Review:The Farm by Emily McKay

Title:The Farm
Author:Emily McKay
Series:The Farm #1
Release Date: December 4, 2012
Publisher: Berkley
Genre: YA
Rating: 4 Hoots
Buy From: Amazon / B&N

Sum It Up!
dark, edgy, and filled with twists to keep readers hooked

Life was different in the Before: before vampires began devouring humans in a swarm across America; before the surviving young people were rounded up and quarantined. These days, we know what those quarantines are—holding pens where human blood is turned into more food for the undead monsters, known as Ticks. Surrounded by electrical fences, most kids try to survive the Farms by turning on each other…

And when trust is a thing of the past, escape is nearly impossible.

Lily and her twin sister Mel have a plan. Though Mel can barely communicate, her autism helps her notice things no one else notices—like the portion of electrical fence that gets turned off every night. Getting across won’t be easy, but as Lily gathers what they need to escape, a familiar face appears out of nowhere, offering to help…
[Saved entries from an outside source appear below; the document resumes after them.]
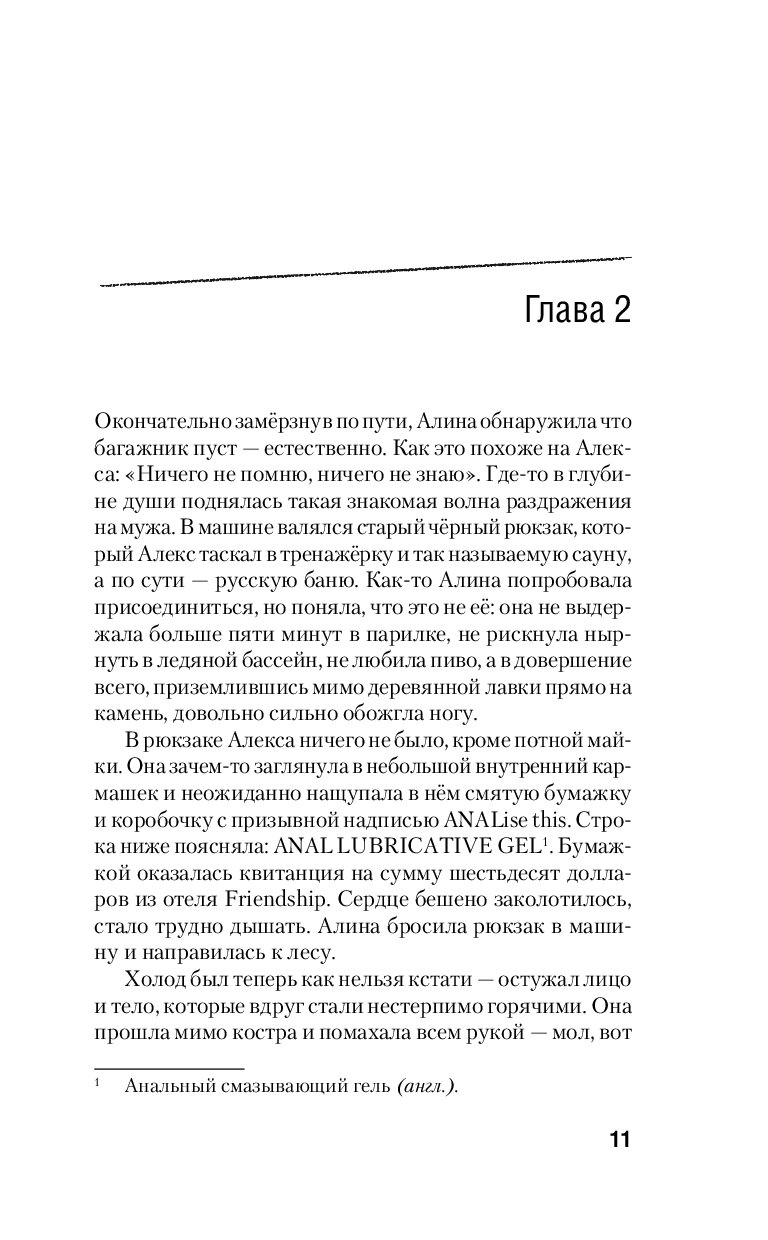 Глава 2

Окончательно замёрзнув по пути, Алина обнаружила что багажник пуст — естественно. Как это похоже на Алекса: «Ничего не помню, ничего не знаю». Где-то в глубине души поднялась такая знакомая волна раздражения на мужа. В машине валялся старый чёрный рюкзак, который Алекс таскал в тренажёрку и так называемую сауну, а по сути — русскую баню. Как-то Алина попробовала присоединиться, но поняла, что это не её: она не выдержала больше пяти минут в парилке, не рискнула нырнуть в ледяной бассейн, не любила пиво, а в довершение всего, приземлившись мимо деревянной лавки прямо на камень, довольно сильно обожгла ногу.

В рюкзаке Алекса ничего не было, кроме потной майки. Она зачем-то заглянула в небольшой внутренний кармашек и неожиданно нащупала в нём смятую бумажку и коробочку с призывной надписью ANALise this. Строка ниже поясняла: ANAL LUBRICATIVE GEL$^1$. Бумажкой оказалась квитанция на сумму шестьдесят долларов из отеля Friendship. Сердце бешено заколотилось, стало трудно дышать. Алина бросила рюкзак в машину и направилась к лесу.

Холод был теперь как нельзя кстати — остужал лицо и тело, которые вдруг стали нестерпимо горячими. Она прошла мимо костра и помахала всем рукой — мол, вот

$^1$ Анальный смазывающий гель (англ.).

11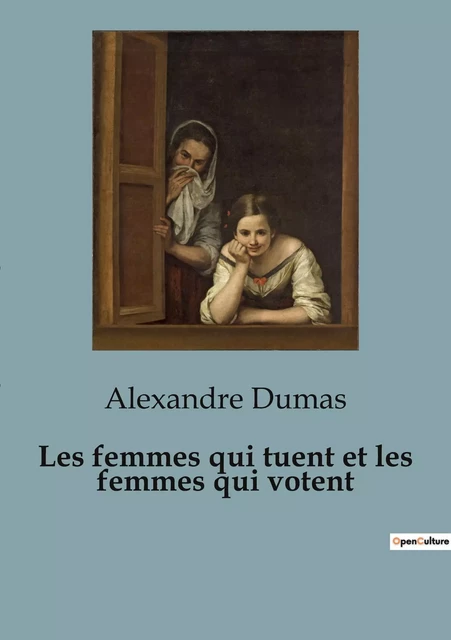 Alexandre Dumas

Les femmes qui tuent et les femmes qui votent

OpenCulture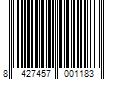 8 427457 001183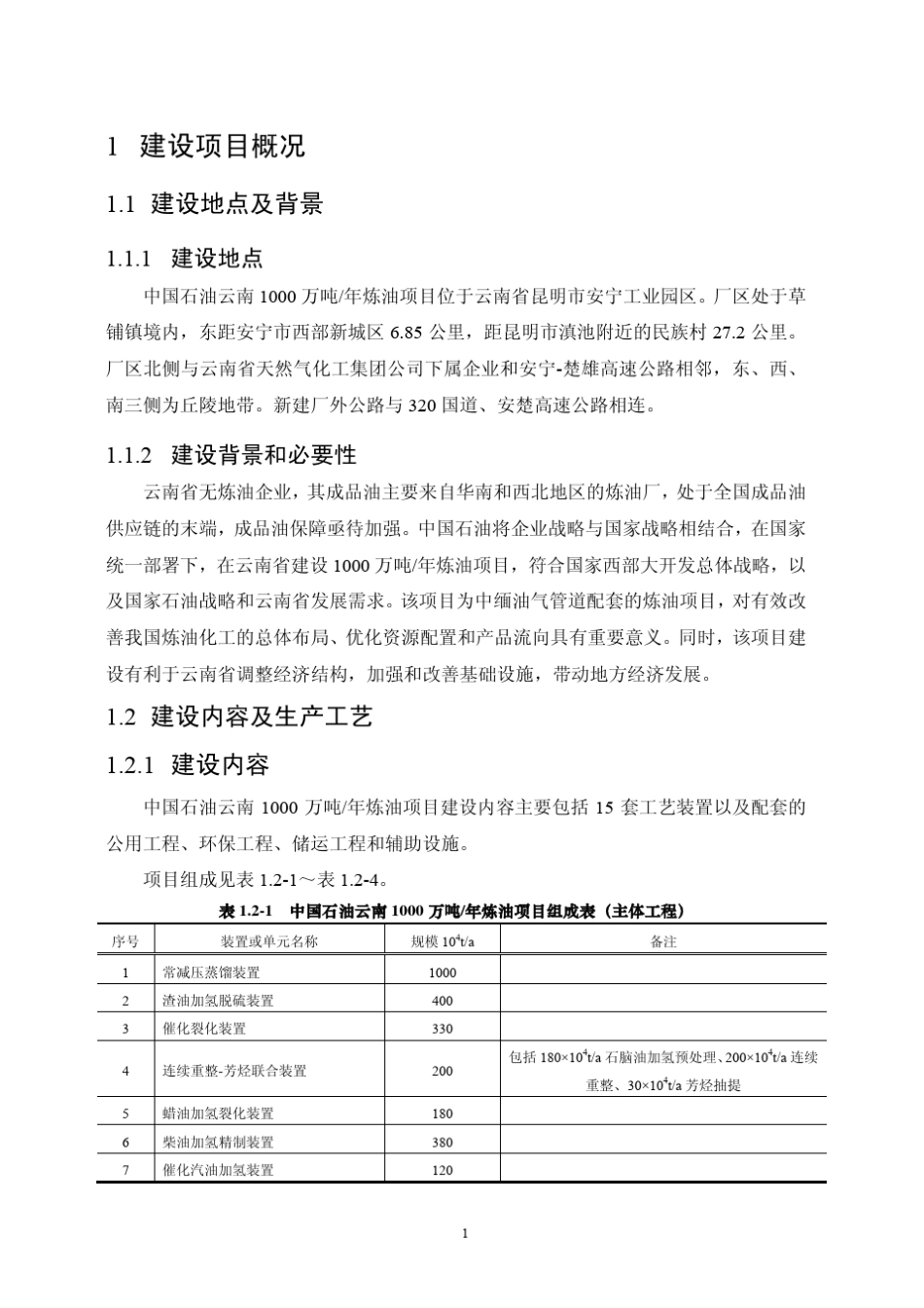 1 建设项目概况

1.1 建设地点及背景

1.1.1 建设地点

中国石油云南 1000 万吨/年炼油项目位于云南省昆明市安宁工业园区。厂区处于草铺镇境内，东距安宁市西部新城区 6.85 公里，距昆明市滇池附近的民族村 27.2 公里。厂区北侧与云南省天然气化工集团公司下属企业和安宁-楚雄高速公路相邻，东、西、南三侧为丘陵地带。新建厂外公路与 320 国道、安楚高速公路相连。

1.1.2 建设背景和必要性

云南省无炼油企业，其成品油主要来自华南和西北地区的炼油厂，处于全国成品油供应链的末端，成品油保障亟待加强。中国石油将企业战略与国家战略相结合，在国家统一部署下，在云南省建设 1000 万吨/年炼油项目，符合国家西部大开发总体战略，以及国家石油战略和云南省发展需求。该项目为中缅油气管道配套的炼油项目，对有效改善我国炼油化工的总体布局、优化资源配置和产品流向具有重要意义。同时，该项目建设有利于云南省调整经济结构，加强和改善基础设施，带动地方经济发展。

1.2 建设内容及生产工艺

1.2.1 建设内容

中国石油云南 1000 万吨/年炼油项目建设内容主要包括 15 套工艺装置以及配套的公用工程、环保工程、储运工程和辅助设施。

项目组成见表 1.2-1～表 1.2-4。

表 1.2-1 中国石油云南 1000 万吨/年炼油项目组成表（主体工程）

| 序号 | 装置或单元名称 | 规模 $10^4$t/a | 备注 |
|---|---|---|---|
| 1 | 常减压蒸馏装置 | 1000 | |
| 2 | 渣油加氢脱硫装置 | 400 | |
| 3 | 催化裂化装置 | 330 | |
| 4 | 连续重整-芳烃联合装置 | 200 | 包括 $180\times10^4$t/a 石脑油加氢预处理、$200\times10^4$t/a 连续重整、$30\times10^4$t/a 芳烃抽提 |
| 5 | 蜡油加氢裂化装置 | 180 | |
| 6 | 柴油加氢精制装置 | 380 | |
| 7 | 催化汽油加氢装置 | 120 | |

1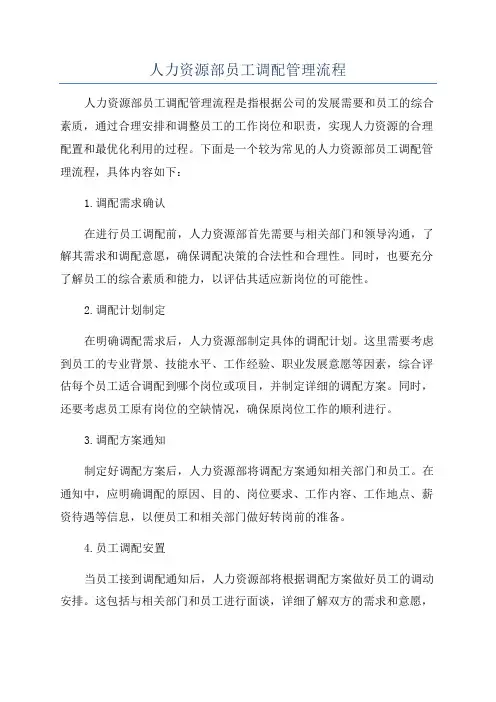 人力资源部员工调配管理流程

人力资源部员工调配管理流程是指根据公司的发展需要和员工的综合素质，通过合理安排和调整员工的工作岗位和职责，实现人力资源的合理配置和最优化利用的过程。下面是一个较为常见的人力资源部员工调配管理流程，具体内容如下：

1.调配需求确认

在进行员工调配前，人力资源部首先需要与相关部门和领导沟通，了解其需求和调配意愿，确保调配决策的合法性和合理性。同时，也要充分了解员工的综合素质和能力，以评估其适应新岗位的可能性。

2.调配计划制定

在明确调配需求后，人力资源部制定具体的调配计划。这里需要考虑到员工的专业背景、技能水平、工作经验、职业发展意愿等因素，综合评估每个员工适合调配到哪个岗位或项目，并制定详细的调配方案。同时，还要考虑员工原有岗位的空缺情况，确保原岗位工作的顺利进行。

3.调配方案通知

制定好调配方案后，人力资源部将调配方案通知相关部门和员工。在通知中，应明确调配的原因、目的、岗位要求、工作内容、工作地点、薪资待遇等信息，以便员工和相关部门做好转岗前的准备。

4.员工调配安置

当员工接到调配通知后，人力资源部将根据调配方案做好员工的调动安排。这包括与相关部门和员工进行面谈，详细了解双方的需求和意愿，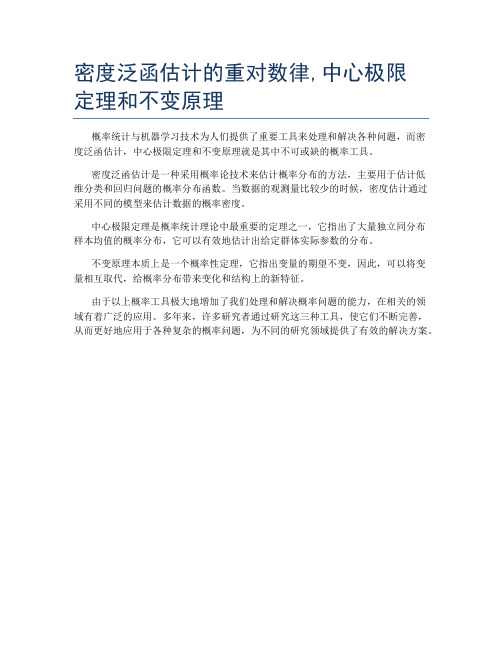 密度泛函估计的重对数律, 中心极限定理和不变原理

概率统计与机器学习技术为人们提供了重要工具来处理和解决各种问题，而密度泛函估计，中心极限定理和不变原理就是其中不可或缺的概率工具。

密度泛函估计是一种采用概率论技术来估计概率分布的方法，主要用于估计低维分类和回归问题的概率分布函数。当数据的观测量比较少的时候，密度估计通过采用不同的模型来估计数据的概率密度。

中心极限定理是概率统计理论中最重要的定理之一，它指出了大量独立同分布样本均值的概率分布，它可以有效地估计出给定群体实际参数的分布。

不变原理本质上是一个概率性定理，它指出变量的期望不变，因此，可以将变量相互取代，给概率分布带来变化和结构上的新特征。

由于以上概率工具极大地增加了我们处理和解决概率问题的能力，在相关的领域有着广泛的应用。多年来，许多研究者通过研究这三种工具，使它们不断完善，从而更好地应用于各种复杂的概率问题，为不同的研究领域提供了有效的解决方案。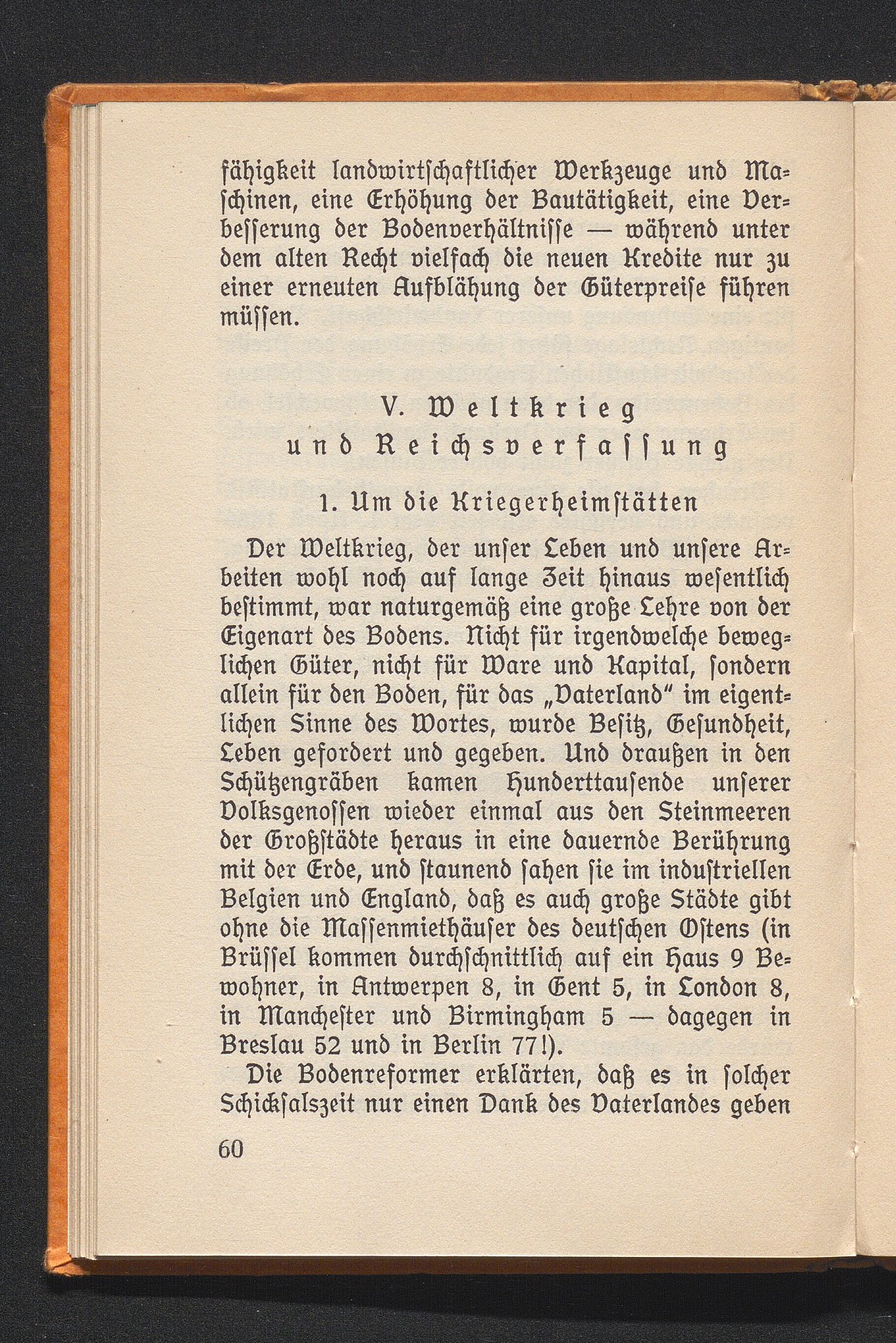 fähigkeit landwirtſchaftlicher Werkzeuge und Maſchinen, eine Erhöhung der Bautätigkeit, eine Verbeſſerung der Bodenverhältniſſe — während unter dem alten Recht vielfach die neuen Kredite nur zu einer erneuten Aufblähung der Güterpreiſe führen müſſen.

V. Weltkrieg und Reichsverfaſſung

1. Um die Kriegerheimſtätten

Der Weltkrieg, der unſer Leben und unſere Arbeiten wohl noch auf lange Zeit hinaus weſentlich beſtimmt, war naturgemäß eine große Lehre von der Eigenart des Bodens. Nicht für irgendwelche beweglichen Güter, nicht für Ware und Kapital, ſondern allein für den Boden, für das „Vaterland“ im eigentlichen Sinne des Wortes, wurde Beſitz, Geſundheit, Leben gefordert und gegeben. Und draußen in den Schützengräben kamen Hunderttauſende unſerer Volksgenoſſen wieder einmal aus den Steinmeeren der Großſtädte heraus in eine dauernde Berührung mit der Erde, und ſtaunend ſahen ſie im induſtriellen Belgien und England, daß es auch große Städte gibt ohne die Maſſenmiethäuſer des deutſchen Oſtens (in Brüſſel kommen durchſchnittlich auf ein Haus 9 Bewohner, in Antwerpen 8, in Gent 5, in London 8, in Mancheſter und Birmingham 5 — dagegen in Breslau 52 und in Berlin 77!).

Die Bodenreformer erklärten, daß es in ſolcher Schickſalszeit nur einen Dank des Vaterlandes geben

60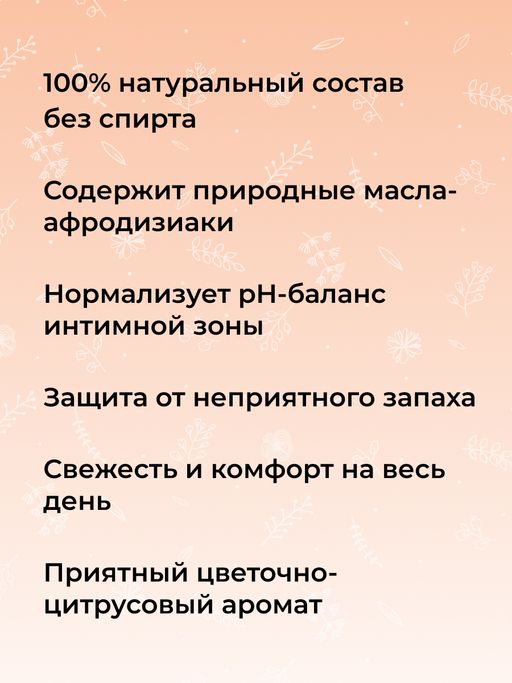 100% натуральный состав без спирта

Содержит природные масла-афродизиаки

Нормализует pH-баланс интимной зоны

Защита от неприятного запаха

Свежесть и комфорт на весь день

Приятный цветочно-цитрусовый аромат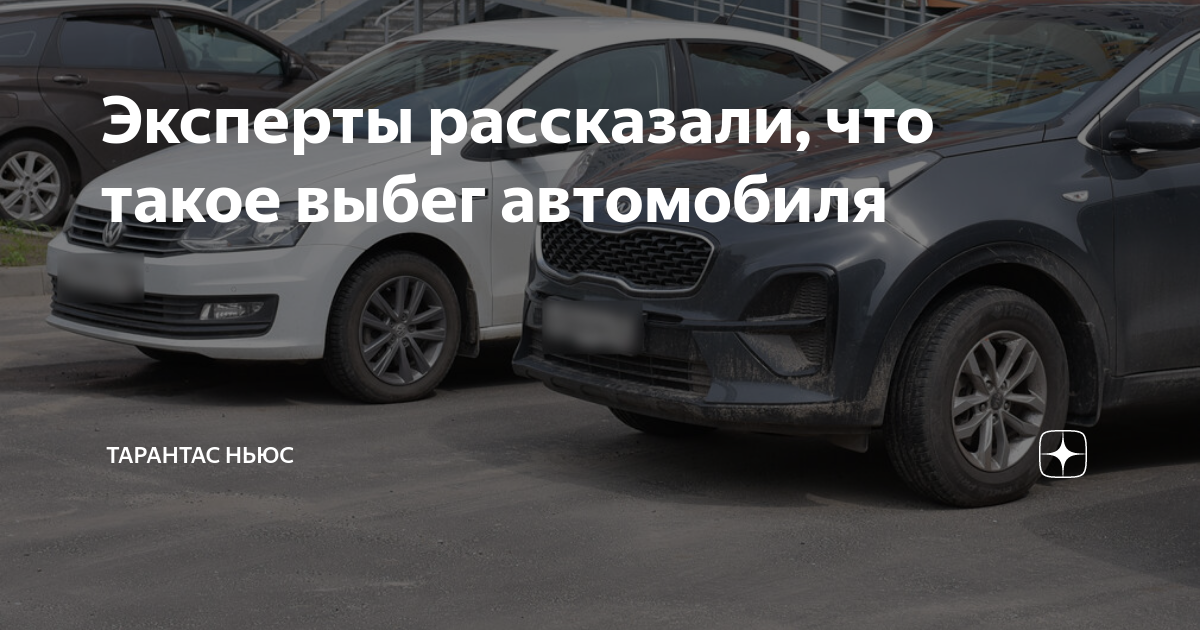 Эксперты рассказали, что такое выбег автомобиля

ТАРАНТАС НЬЮС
Carter was a schoolmate of Lily’s in the Before. Managing to evade capture until now, he has valuable knowledge of the outside world. But like everyone on the Farm, Carter has his own agenda, and he knows that behind the Ticks is an even more dangerous threat to the human race... (Goodreads)
The Farm is an excellent book— dark, edgy, and filled with twists to keep readers hooked. I’m a HUGE fan of Julie Kagawa, and even though I can’t believe I’m going to say this, but The Farm rivals her new series, The Immortals Rules. Shocking, I know! But that is how great this book is.
Lily’s character is very realistic. Since the ticks have forced its youth into blood bank farms across the nation, Lily’s main goal is to escape with her autistic sister, Mel. But someone from her past crashes her plans. Carter, in all his beautiful glory is back, but trust isn’t something Lily can afford—not since the Before. Carter’s goal is to persuade Lily to leave with him and his boss—easier said than done.
Lily soon learns why Carter wants her and her sister to leave with him, but she doesn’t accept his explanation. Ticks aren’t real vampires, but a scientific experiment gone wrong—dead wrong. But now Carter is telling Lily that vampires are real, and his boss is one of them. And he was right. Now Lily is forced to trust Carter and flee with Mel before it’s too late and they all die.
There are three POV (points of views), Lily, Mel, and Carter—though Lily’s POV is more prevalent throughout the story. I love reading books with different POV’s! Thanks, McKay. I’m dying to read the next book, given the dreadful cliffhanger at the end—thanks (not so much)! I love a good suspense, but I have to say, I’m really irritated that I have to wait for the next book to come out. Hurry up McKay and write!